Almost everything said in yesterday’s blog about chia seeds can be said of flax seed—except the two colors are golden and dark brown. Flaxseed is another Super-food high in fiber, antioxidants, essential nutrients, and protein. Charlemagne, “Charles the Great ordered his subjects to eat flax seeds for their health. So it’s no wonder they acquired the name Linum usitatissimum, meaning ‘the most useful.’” By the way, he lived to the ripe age of 72 in the early 700’s.
Here is an article on the top 10 Benefits of Flaxseed by Verena Tan, RD, PhD: https://www.healthline.com/nutrition/benefits-of-flaxseeds
Their nutrient content is similar to chia seeds and their use is not so different. Both are popularly used in smoothies. I find the texture and taste of chia seeds and flaxseed quite different. I prefer flaxseed in baked goods.

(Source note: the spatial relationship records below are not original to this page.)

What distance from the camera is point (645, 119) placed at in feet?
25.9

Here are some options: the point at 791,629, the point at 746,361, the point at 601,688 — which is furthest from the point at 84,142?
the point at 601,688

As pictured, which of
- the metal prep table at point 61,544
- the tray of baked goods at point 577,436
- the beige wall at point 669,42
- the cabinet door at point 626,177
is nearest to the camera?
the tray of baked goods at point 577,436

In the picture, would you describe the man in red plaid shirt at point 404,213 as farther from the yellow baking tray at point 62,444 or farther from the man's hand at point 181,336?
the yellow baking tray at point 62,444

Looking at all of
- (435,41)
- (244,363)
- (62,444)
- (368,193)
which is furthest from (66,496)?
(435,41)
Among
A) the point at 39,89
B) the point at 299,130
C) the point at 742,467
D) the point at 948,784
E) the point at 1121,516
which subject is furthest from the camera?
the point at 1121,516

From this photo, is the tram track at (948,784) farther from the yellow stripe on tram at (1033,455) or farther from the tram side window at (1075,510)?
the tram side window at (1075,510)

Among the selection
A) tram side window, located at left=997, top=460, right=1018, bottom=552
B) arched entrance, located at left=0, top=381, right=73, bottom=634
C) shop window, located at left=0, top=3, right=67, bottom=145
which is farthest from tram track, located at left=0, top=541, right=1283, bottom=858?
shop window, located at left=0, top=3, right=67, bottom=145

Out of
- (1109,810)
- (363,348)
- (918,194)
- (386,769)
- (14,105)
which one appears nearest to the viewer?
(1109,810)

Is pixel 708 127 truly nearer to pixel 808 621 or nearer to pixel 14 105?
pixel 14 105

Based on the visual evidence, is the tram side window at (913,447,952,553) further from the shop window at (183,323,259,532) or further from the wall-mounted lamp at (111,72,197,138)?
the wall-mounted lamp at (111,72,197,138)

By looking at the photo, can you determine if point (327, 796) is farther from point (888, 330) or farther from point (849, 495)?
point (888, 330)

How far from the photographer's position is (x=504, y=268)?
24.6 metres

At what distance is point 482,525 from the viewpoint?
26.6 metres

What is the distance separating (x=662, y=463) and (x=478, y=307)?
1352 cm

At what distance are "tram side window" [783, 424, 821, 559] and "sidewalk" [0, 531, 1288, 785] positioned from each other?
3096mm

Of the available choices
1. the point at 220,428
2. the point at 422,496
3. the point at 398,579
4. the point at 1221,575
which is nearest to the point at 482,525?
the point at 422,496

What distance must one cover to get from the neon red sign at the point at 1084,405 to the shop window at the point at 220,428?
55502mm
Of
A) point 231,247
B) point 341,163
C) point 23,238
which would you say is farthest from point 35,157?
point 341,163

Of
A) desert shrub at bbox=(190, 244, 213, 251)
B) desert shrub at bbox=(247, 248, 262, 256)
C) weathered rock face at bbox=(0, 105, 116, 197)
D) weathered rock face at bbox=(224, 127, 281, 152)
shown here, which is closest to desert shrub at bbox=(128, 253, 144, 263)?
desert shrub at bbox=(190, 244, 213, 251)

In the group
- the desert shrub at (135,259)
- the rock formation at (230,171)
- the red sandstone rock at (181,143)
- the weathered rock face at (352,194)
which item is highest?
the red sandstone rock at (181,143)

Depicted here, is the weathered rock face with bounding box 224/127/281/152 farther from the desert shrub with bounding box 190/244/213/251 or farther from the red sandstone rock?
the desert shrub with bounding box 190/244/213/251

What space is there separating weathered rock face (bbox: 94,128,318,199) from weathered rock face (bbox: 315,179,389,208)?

Ground flaxseed is often substituted for flour in gluten free baking or is used as part of a flour mixture. I find this adapted wrap recipe versatile, quick and filling.
Flaxseed Wrap from WHEAT BELLY COOKBOOK by William Davis, MD
3 T. ground golden flaxseed meal
1T coconut oil
¼ teaspoon baking powder
Add salt, onion flakes or garlic powder and herbs for a savory wrap. Or add a pinch of salt, stevia and cinnamon for a sweet wrap.
Davis suggests micro waving. I don’t like micro waving so I suggest:
Use parchment paper to line an oven proof skillet and bake at 350 degrees Fahrenheit for 9 minutes.
Sometimes I actually make a mini “pizza” out of it adding feta and/or mozzarella cheese, olives, chopped onion and chopped bell pepper.
Today I took an almond and golden flaxseed meal focaccia loaf from Davis’s book to a potluck church picnic in the park today. I cut it into inch wide slivers. It was popular.
Again, to your health by eating Charlemagne’s “most useful” ingredient.